San Francisco(CNN Business) The photo is undeniably cute: a mom and a dad — he with a stubbly beard and rimless glasses, she with choppy brown hair and a wide grin — goofing around and eating ice cream with their two toddler daughters.
The picture, which was uploaded to photo-sharing site Flickr in 2013, isn't just adorable; with a bunch of different faces in various positions, it's also useful for training facial-recognition systems, which use artificial intelligence to identify people in photos and videos. It was among a million images that IBM harnessed for a new project that aims to help researchers study fairness and accuracy in facial recognition, called Diversity in Faces.
The woman who shot the image, a librarian in rural Vermont named Jessamyn West, was surprised and angry when she found out the photo was being used by IBM. She had uploaded it to Flickr with a Creative Commons license that lets others use the photo. But something about not knowing that this image, along with other Creative Commons-licensed pictures she took — a self-portrait and about a dozen other shots — were included in a facial-recognition dataset bothered her.
"I think if anybody had asked at all, I would have had a different feeling," she said.
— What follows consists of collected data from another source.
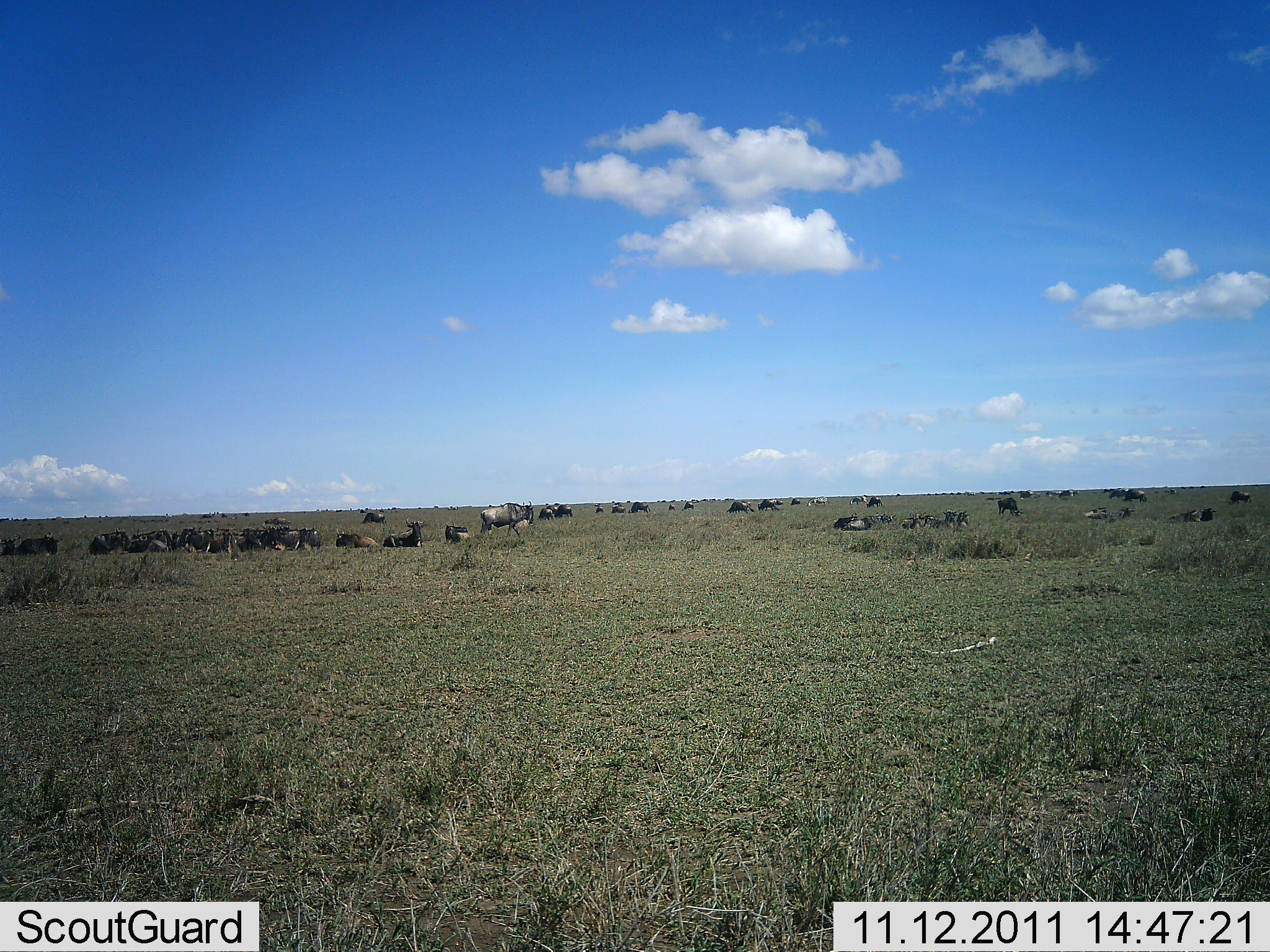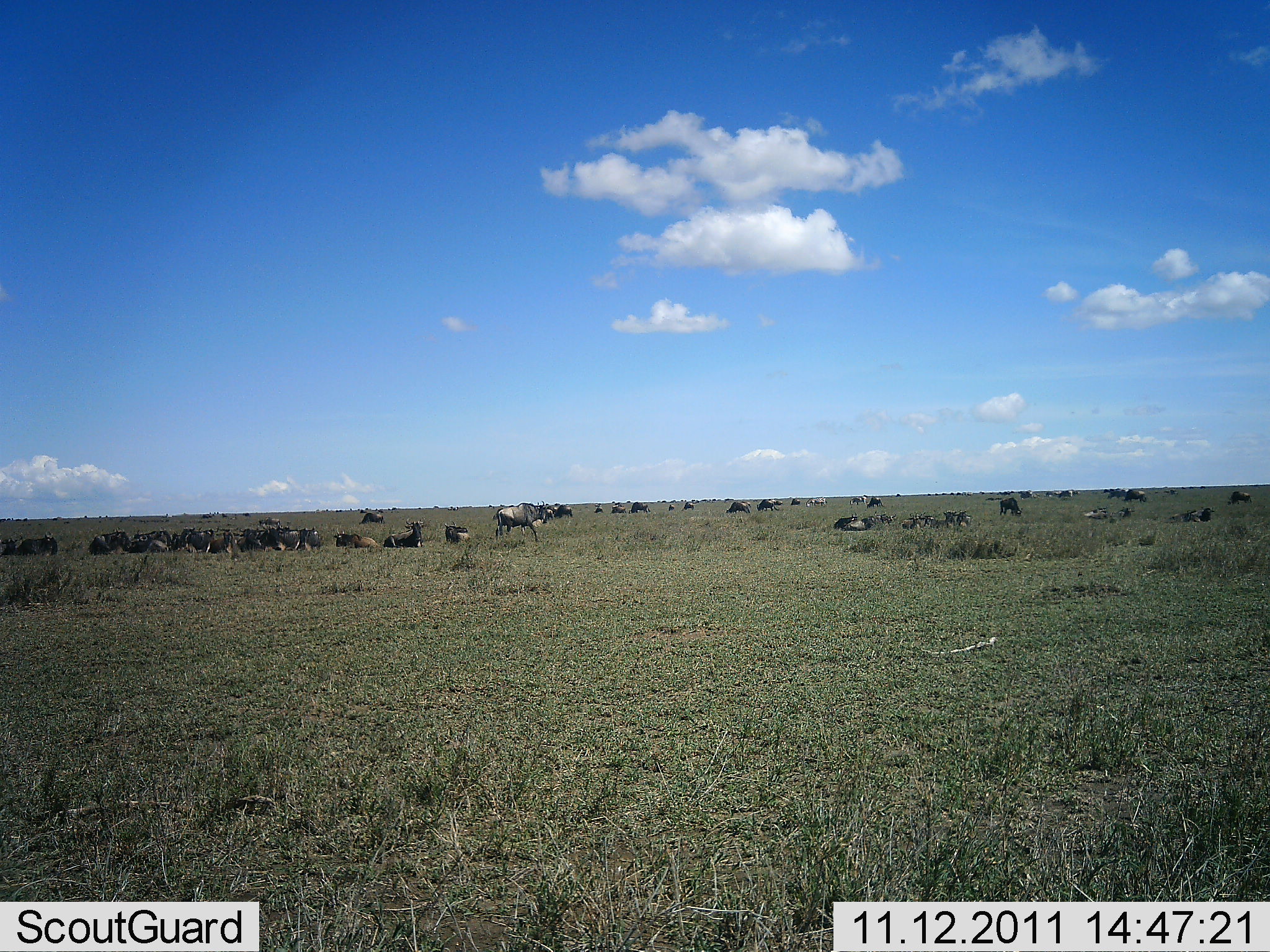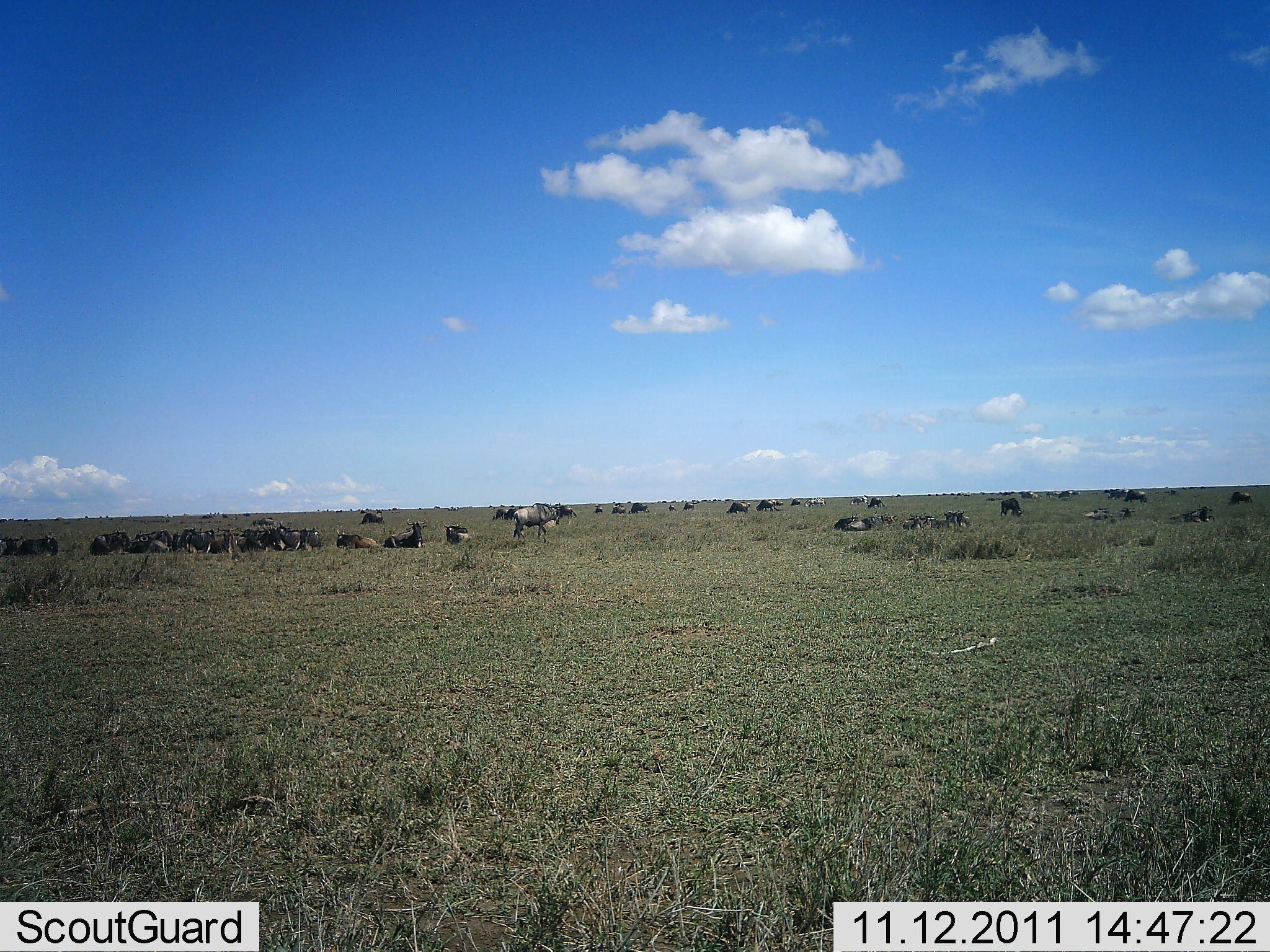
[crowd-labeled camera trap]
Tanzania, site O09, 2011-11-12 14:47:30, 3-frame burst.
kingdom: Animalia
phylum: Chordata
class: Mammalia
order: Artiodactyla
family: Bovidae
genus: Connochaetes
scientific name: Connochaetes taurinus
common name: blue wildebeest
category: wildebeest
Wildebeest (blue wildebeest) (Connochaetes taurinus), count 11-50. Behavior (volunteer vote fractions): standing 45%, resting 100%, moving 27%, interacting 18%. Young present (vote fraction): 9%. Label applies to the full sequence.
For years researchers have turned to the internet to collect and annotate photos of all kinds of objects — including many, many faces — in hopes of making computers better understand the world around them. This frequently means using Creative Commons-licensed images from Flickr, pulling images from Google Image search, snagging them from public Instagram accounts or other methods (some legitimate, some perhaps not). The resulting datasets are typically meant for academic work, like training or testing a facial-recognition algorithm. But increasingly facial recognition is moving out of the labs and into the domain of big business, as companies such as Microsoft, Amazon, Facebook, and Google stake their futures on AI.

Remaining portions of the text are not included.